▶ [Text block]
□ □ □
Nailit's personal account isn't verifiable to anybody else (at least on AB) and is presumably not based on any active scientific research, so it is more or less exactly the textbook definition of "anecdotal evidence".
The claim that the virus is impossible to control is also clearly not true, depending perhaps on your definition of control. But the graph of positive cases has very clear points where it suddenly rises sharply, and then just as suddenly dips again, and the dips almost always correspond to increased restrictions being introduced. Prime example: over September and into October, the number of positive cases began to show exponential increase. Then the entire country was put into Tier 4 for November, and that increase slowed, stopped, and then started to reverse again at the end of the month. Those restrictions were then relaxed at the end of November, and to nobody's surprise the exponential increase started again very soon afterwards. But, since full(er) lockdown measures were reintroduced at the start of January, that increase has rapidly been reversed, and new cases are declining sharply.
It will take time, and perhaps stronger measures still, to reduce the spread down to a few hundred new cases per day, but the suggestion that the virus cannot be controlled is, at the very least, far too stringent. To eliminate it altogether may be a forlorn hope, or at least beyond the will of the present Government to introduce and enforce the required measures -- but to bring it under control? That's doable. There's no need to be defeatist.
□ □ □
▶ [Source data]
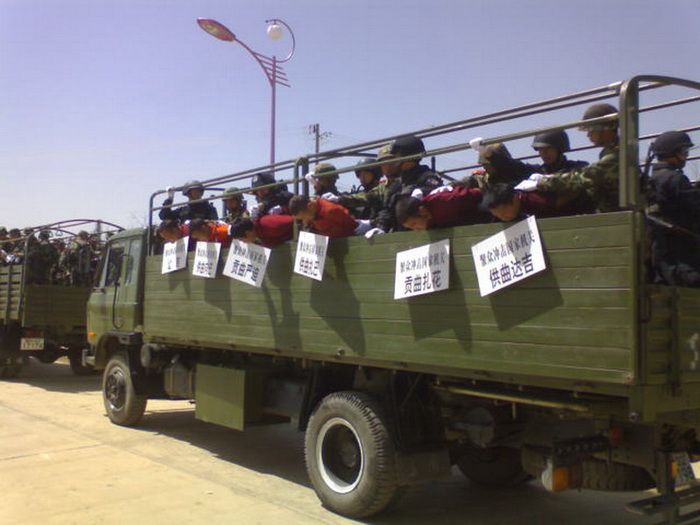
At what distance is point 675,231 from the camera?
3785mm

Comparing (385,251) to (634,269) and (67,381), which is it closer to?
(634,269)

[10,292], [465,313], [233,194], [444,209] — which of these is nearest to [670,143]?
[444,209]

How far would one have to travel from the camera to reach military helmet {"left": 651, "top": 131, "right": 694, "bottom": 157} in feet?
13.6

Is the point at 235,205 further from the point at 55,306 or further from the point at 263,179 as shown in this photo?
the point at 55,306

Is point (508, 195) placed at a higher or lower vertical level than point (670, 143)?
lower

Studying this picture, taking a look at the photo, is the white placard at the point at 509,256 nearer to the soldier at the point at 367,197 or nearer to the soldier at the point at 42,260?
the soldier at the point at 367,197

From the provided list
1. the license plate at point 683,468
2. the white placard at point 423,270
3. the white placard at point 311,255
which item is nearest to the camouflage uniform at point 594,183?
the white placard at point 423,270

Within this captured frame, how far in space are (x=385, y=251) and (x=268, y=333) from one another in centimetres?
148

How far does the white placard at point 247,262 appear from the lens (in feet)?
18.6

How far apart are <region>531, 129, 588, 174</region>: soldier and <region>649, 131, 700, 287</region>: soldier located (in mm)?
556

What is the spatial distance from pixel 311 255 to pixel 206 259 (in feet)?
5.25

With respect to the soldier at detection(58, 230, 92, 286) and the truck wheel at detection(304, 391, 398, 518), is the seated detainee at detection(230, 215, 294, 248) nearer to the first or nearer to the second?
the truck wheel at detection(304, 391, 398, 518)

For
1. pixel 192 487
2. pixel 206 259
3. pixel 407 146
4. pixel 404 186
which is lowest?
pixel 192 487

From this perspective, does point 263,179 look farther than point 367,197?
Yes
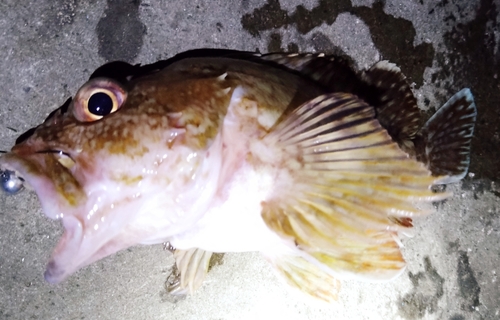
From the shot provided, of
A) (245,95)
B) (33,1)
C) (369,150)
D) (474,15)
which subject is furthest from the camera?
(474,15)

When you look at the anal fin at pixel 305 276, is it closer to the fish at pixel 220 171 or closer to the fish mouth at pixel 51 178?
the fish at pixel 220 171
□ □ □
▶ [Exercise objective] Please write out the part of the text on controlling the virus starting with "It will take" and going on through "to be defeatist.", word for word.

▶ [Written response]
It will take time, and perhaps stronger measures still, to reduce the spread down to a few hundred new cases per day, but the suggestion that the virus cannot be controlled is, at the very least, far too stringent. To eliminate it altogether may be a forlorn hope, or at least beyond the will of the present Government to introduce and enforce the required measures -- but to bring it under control? That's doable. There's no need to be defeatist.